Translation quality. WannaCry?

May 29, 2017 Localization Software

An idiosyncratic mix of human and machine translation might be the key to tracing down the notorious ransomware, WannaCry. What does the incident tell us about the translating profession’s prospects? A post on – translation quality.


Quality matters, and it doesn’t

Flashpoint’s stunning linguistic analysis[1] of the WannaCry malware was easily the most intriguing piece of news I read last week (and we do live in interesting times). This one detail by itself blows my mind: WannaCry’s ransome notice was dutifully localized into no less [2] than 28 languages. When even the rogues are with us on the #L10n bandwagon, what other proof do you need that we live in a globalized age?

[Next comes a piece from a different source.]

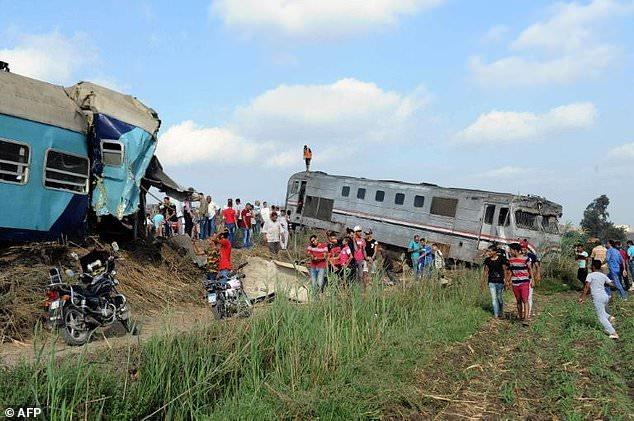 People gather at the site of a train collision near Egypt's Mediterranean city of Alexandria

But it gets more exciting. A close look at those texts reveals that only the two Chinese versions and the English text were authored by a human; the other 25 are all machine translations. A typo in the Chinese suggests that a Pinyin input method was used. Substituting 帮组 bāngzǔ for 帮助 bāngzhù is indicative of a Chinese speaker hailing from a southern topolect. Other vocabulary choices support the same theory. The English, in turn, “appears to be written by someone with a strong command of English, [but] a glaring grammatical error in the note suggests the speaker is non-native or perhaps poorly educated.” According to Language Log[3], the error is “But you have not so enough time.”

I find all this revealing for two reasons. One, language matters. With a bit of luck (for us, not the hackers), a typo and an ungrammatical sentence may ultimately deliver a life sentence for the shareholders of this particular venture. Two, language matters only so much. In these criminals’ cost-benefit analysis, free MT was exactly the amount of investment those 25 languages deserved.

This is the entire translating profession’s current existential narrative in a nutshell. One, translation is a high-value and high-stakes affair that decides lawsuits; it’s the difference between lost business and market success. Two, translation is a commodity, and bulk-market translators will be replaced by MT real soon. Initriguingly, the WannaCry story seems to support both of these contradictory statements.

Did the industry sidestep the real question?

I remember how 5 to 10 years ago panel discussions about translation quality were the most amusing parts of conferences. Quality was a hot topic, and hotly debated. My subjective takeaway from those discussions was that (a) everyone feels strongly about quality, and (b) there’s no consensus on what quality is. It was the combination of these two circumstances that gave rise to memorable, and often intense, debates.

Fast-forward to 2017, and the industry seems to have moved on from this debate, perhaps admitting through its silence that there’s no clear answer.

Or is there? The heated debates may be over, but quality assessment software seems to be all the rage. There’s TAUS’s DQF initiative[4]. Its four cornerstones are: (1) content profiling and knowledge base; (2) tools; (3) a quality dashboard; (4) an API. CSA’s Arle Lommel just wrote [5] about three new QA tools on the block: ContentQuo, LexiQA, and TQAuditor. Trados Studio has TQA, and memoQ has LQA, both built-in modules for quality assessment.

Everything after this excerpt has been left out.